[Data supplied]:
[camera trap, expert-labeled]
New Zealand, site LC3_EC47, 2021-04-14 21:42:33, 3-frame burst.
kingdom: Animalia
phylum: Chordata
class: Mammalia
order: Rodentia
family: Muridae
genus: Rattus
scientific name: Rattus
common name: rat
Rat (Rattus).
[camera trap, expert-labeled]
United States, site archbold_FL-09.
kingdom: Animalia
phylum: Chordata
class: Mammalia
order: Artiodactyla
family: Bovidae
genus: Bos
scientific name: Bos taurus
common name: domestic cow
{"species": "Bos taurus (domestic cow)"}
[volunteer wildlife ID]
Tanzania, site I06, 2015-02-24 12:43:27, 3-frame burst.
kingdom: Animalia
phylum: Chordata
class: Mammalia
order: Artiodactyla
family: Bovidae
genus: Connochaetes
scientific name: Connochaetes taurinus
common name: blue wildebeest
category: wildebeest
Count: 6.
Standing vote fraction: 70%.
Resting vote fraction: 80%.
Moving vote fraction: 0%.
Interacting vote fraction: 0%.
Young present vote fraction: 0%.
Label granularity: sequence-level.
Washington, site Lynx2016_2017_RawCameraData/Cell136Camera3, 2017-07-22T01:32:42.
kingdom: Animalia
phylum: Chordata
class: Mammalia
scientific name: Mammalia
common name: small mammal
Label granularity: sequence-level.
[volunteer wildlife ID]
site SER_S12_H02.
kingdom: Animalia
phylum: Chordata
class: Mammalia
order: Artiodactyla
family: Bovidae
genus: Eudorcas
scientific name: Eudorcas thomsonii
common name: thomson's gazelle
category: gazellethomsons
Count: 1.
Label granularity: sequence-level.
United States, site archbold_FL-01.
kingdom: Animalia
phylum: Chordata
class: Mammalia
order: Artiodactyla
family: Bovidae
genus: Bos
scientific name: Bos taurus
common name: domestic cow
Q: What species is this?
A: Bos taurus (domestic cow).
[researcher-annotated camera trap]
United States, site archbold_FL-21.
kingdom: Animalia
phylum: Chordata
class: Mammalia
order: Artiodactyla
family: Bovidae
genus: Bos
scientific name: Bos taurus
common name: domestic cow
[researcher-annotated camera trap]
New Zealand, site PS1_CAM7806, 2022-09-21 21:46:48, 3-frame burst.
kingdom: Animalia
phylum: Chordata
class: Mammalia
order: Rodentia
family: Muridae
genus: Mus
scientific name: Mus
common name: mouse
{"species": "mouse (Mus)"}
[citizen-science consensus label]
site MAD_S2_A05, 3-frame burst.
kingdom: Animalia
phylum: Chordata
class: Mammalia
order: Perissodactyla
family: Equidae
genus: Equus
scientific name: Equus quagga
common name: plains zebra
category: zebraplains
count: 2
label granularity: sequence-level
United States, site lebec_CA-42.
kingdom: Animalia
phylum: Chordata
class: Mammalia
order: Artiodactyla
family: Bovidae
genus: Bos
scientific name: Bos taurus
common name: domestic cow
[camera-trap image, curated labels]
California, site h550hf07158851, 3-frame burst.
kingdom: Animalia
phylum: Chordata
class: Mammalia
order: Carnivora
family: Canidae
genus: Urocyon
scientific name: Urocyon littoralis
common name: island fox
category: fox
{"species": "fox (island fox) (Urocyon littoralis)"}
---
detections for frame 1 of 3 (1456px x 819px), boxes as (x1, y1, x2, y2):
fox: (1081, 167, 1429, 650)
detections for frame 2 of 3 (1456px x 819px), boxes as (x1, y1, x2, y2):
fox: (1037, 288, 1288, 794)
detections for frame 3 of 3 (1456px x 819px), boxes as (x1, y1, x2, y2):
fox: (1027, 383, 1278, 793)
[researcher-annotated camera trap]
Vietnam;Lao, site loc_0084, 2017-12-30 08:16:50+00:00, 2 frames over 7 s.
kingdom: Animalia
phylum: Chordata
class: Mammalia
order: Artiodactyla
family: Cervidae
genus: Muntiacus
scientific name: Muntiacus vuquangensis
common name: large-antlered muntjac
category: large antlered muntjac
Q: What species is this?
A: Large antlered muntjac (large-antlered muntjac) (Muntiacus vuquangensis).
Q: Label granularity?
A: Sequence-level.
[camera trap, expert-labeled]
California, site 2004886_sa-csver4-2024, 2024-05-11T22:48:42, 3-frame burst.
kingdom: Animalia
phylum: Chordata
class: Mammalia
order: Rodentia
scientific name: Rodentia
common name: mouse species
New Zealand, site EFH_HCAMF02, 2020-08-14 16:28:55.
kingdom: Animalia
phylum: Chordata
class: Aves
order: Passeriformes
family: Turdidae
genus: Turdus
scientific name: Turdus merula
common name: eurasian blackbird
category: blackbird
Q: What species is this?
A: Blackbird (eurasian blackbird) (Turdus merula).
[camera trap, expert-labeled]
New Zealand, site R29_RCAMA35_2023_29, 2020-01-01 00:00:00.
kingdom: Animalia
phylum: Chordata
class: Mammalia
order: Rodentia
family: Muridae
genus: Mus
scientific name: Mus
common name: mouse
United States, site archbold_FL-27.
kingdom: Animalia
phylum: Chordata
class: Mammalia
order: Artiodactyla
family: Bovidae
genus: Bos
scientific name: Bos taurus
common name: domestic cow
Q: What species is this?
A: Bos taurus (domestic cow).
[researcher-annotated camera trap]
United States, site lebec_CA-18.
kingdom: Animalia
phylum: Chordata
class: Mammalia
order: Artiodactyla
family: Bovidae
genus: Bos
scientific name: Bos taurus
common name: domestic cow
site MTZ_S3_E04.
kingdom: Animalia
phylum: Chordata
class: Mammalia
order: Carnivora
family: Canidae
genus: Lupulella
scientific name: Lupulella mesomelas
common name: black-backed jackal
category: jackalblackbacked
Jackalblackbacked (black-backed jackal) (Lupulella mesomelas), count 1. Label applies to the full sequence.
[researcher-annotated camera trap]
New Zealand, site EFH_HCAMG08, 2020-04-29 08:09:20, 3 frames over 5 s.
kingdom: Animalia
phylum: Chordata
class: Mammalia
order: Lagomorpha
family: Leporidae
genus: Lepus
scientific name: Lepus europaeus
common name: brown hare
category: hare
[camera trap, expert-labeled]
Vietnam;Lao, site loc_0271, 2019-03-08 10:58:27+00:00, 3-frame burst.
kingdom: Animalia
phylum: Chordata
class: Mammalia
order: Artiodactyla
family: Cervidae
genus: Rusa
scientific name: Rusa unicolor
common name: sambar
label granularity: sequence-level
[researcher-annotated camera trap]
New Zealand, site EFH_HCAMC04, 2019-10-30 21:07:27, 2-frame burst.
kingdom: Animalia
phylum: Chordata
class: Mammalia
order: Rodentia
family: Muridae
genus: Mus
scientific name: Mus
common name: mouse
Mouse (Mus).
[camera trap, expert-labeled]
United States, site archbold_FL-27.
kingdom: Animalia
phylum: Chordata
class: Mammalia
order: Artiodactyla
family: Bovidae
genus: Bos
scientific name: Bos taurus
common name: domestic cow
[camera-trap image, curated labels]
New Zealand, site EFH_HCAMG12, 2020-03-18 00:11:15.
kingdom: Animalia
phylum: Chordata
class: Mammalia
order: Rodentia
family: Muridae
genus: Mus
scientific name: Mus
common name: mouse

[Exercise requirements]: Everything in the listing above should be duplicated exactly.

[Task response]:
[camera trap, expert-labeled]
New Zealand, site LC3_EC47, 2021-04-14 21:42:33, 3-frame burst.
kingdom: Animalia
phylum: Chordata
class: Mammalia
order: Rodentia
family: Muridae
genus: Rattus
scientific name: Rattus
common name: rat
Rat (Rattus).
[camera trap, expert-labeled]
United States, site archbold_FL-09.
kingdom: Animalia
phylum: Chordata
class: Mammalia
order: Artiodactyla
family: Bovidae
genus: Bos
scientific name: Bos taurus
common name: domestic cow
{"species": "Bos taurus (domestic cow)"}
[volunteer wildlife ID]
Tanzania, site I06, 2015-02-24 12:43:27, 3-frame burst.
kingdom: Animalia
phylum: Chordata
class: Mammalia
order: Artiodactyla
family: Bovidae
genus: Connochaetes
scientific name: Connochaetes taurinus
common name: blue wildebeest
category: wildebeest
Count: 6.
Standing vote fraction: 70%.
Resting vote fraction: 80%.
Moving vote fraction: 0%.
Interacting vote fraction: 0%.
Young present vote fraction: 0%.
Label granularity: sequence-level.
Washington, site Lynx2016_2017_RawCameraData/Cell136Camera3, 2017-07-22T01:32:42.
kingdom: Animalia
phylum: Chordata
class: Mammalia
scientific name: Mammalia
common name: small mammal
Label granularity: sequence-level.
[volunteer wildlife ID]
site SER_S12_H02.
kingdom: Animalia
phylum: Chordata
class: Mammalia
order: Artiodactyla
family: Bovidae
genus: Eudorcas
scientific name: Eudorcas thomsonii
common name: thomson's gazelle
category: gazellethomsons
Count: 1.
Label granularity: sequence-level.
United States, site archbold_FL-01.
kingdom: Animalia
phylum: Chordata
class: Mammalia
order: Artiodactyla
family: Bovidae
genus: Bos
scientific name: Bos taurus
common name: domestic cow
Q: What species is this?
A: Bos taurus (domestic cow).
[researcher-annotated camera trap]
United States, site archbold_FL-21.
kingdom: Animalia
phylum: Chordata
class: Mammalia
order: Artiodactyla
family: Bovidae
genus: Bos
scientific name: Bos taurus
common name: domestic cow
[researcher-annotated camera trap]
New Zealand, site PS1_CAM7806, 2022-09-21 21:46:48, 3-frame burst.
kingdom: Animalia
phylum: Chordata
class: Mammalia
order: Rodentia
family: Muridae
genus: Mus
scientific name: Mus
common name: mouse
{"species": "mouse (Mus)"}
[citizen-science consensus label]
site MAD_S2_A05, 3-frame burst.
kingdom: Animalia
phylum: Chordata
class: Mammalia
order: Perissodactyla
family: Equidae
genus: Equus
scientific name: Equus quagga
common name: plains zebra
category: zebraplains
count: 2
label granularity: sequence-level
United States, site lebec_CA-42.
kingdom: Animalia
phylum: Chordata
class: Mammalia
order: Artiodactyla
family: Bovidae
genus: Bos
scientific name: Bos taurus
common name: domestic cow
[camera-trap image, curated labels]
California, site h550hf07158851, 3-frame burst.
kingdom: Animalia
phylum: Chordata
class: Mammalia
order: Carnivora
family: Canidae
genus: Urocyon
scientific name: Urocyon littoralis
common name: island fox
category: fox
{"species": "fox (island fox) (Urocyon littoralis)"}
---
detections for frame 1 of 3 (1456px x 819px), boxes as (x1, y1, x2, y2):
fox: (1081, 167, 1429, 650)
detections for frame 2 of 3 (1456px x 819px), boxes as (x1, y1, x2, y2):
fox: (1037, 288, 1288, 794)
detections for frame 3 of 3 (1456px x 819px), boxes as (x1, y1, x2, y2):
fox: (1027, 383, 1278, 793)
[researcher-annotated camera trap]
Vietnam;Lao, site loc_0084, 2017-12-30 08:16:50+00:00, 2 frames over 7 s.
kingdom: Animalia
phylum: Chordata
class: Mammalia
order: Artiodactyla
family: Cervidae
genus: Muntiacus
scientific name: Muntiacus vuquangensis
common name: large-antlered muntjac
category: large antlered muntjac
Q: What species is this?
A: Large antlered muntjac (large-antlered muntjac) (Muntiacus vuquangensis).
Q: Label granularity?
A: Sequence-level.
[camera trap, expert-labeled]
California, site 2004886_sa-csver4-2024, 2024-05-11T22:48:42, 3-frame burst.
kingdom: Animalia
phylum: Chordata
class: Mammalia
order: Rodentia
scientific name: Rodentia
common name: mouse species
New Zealand, site EFH_HCAMF02, 2020-08-14 16:28:55.
kingdom: Animalia
phylum: Chordata
class: Aves
order: Passeriformes
family: Turdidae
genus: Turdus
scientific name: Turdus merula
common name: eurasian blackbird
category: blackbird
Q: What species is this?
A: Blackbird (eurasian blackbird) (Turdus merula).
[camera trap, expert-labeled]
New Zealand, site R29_RCAMA35_2023_29, 2020-01-01 00:00:00.
kingdom: Animalia
phylum: Chordata
class: Mammalia
order: Rodentia
family: Muridae
genus: Mus
scientific name: Mus
common name: mouse
United States, site archbold_FL-27.
kingdom: Animalia
phylum: Chordata
class: Mammalia
order: Artiodactyla
family: Bovidae
genus: Bos
scientific name: Bos taurus
common name: domestic cow
Q: What species is this?
A: Bos taurus (domestic cow).
[researcher-annotated camera trap]
United States, site lebec_CA-18.
kingdom: Animalia
phylum: Chordata
class: Mammalia
order: Artiodactyla
family: Bovidae
genus: Bos
scientific name: Bos taurus
common name: domestic cow
site MTZ_S3_E04.
kingdom: Animalia
phylum: Chordata
class: Mammalia
order: Carnivora
family: Canidae
genus: Lupulella
scientific name: Lupulella mesomelas
common name: black-backed jackal
category: jackalblackbacked
Jackalblackbacked (black-backed jackal) (Lupulella mesomelas), count 1. Label applies to the full sequence.
[researcher-annotated camera trap]
New Zealand, site EFH_HCAMG08, 2020-04-29 08:09:20, 3 frames over 5 s.
kingdom: Animalia
phylum: Chordata
class: Mammalia
order: Lagomorpha
family: Leporidae
genus: Lepus
scientific name: Lepus europaeus
common name: brown hare
category: hare
[camera trap, expert-labeled]
Vietnam;Lao, site loc_0271, 2019-03-08 10:58:27+00:00, 3-frame burst.
kingdom: Animalia
phylum: Chordata
class: Mammalia
order: Artiodactyla
family: Cervidae
genus: Rusa
scientific name: Rusa unicolor
common name: sambar
label granularity: sequence-level
[researcher-annotated camera trap]
New Zealand, site EFH_HCAMC04, 2019-10-30 21:07:27, 2-frame burst.
kingdom: Animalia
phylum: Chordata
class: Mammalia
order: Rodentia
family: Muridae
genus: Mus
scientific name: Mus
common name: mouse
Mouse (Mus).
[camera trap, expert-labeled]
United States, site archbold_FL-27.
kingdom: Animalia
phylum: Chordata
class: Mammalia
order: Artiodactyla
family: Bovidae
genus: Bos
scientific name: Bos taurus
common name: domestic cow
[camera-trap image, curated labels]
New Zealand, site EFH_HCAMG12, 2020-03-18 00:11:15.
kingdom: Animalia
phylum: Chordata
class: Mammalia
order: Rodentia
family: Muridae
genus: Mus
scientific name: Mus
common name: mouse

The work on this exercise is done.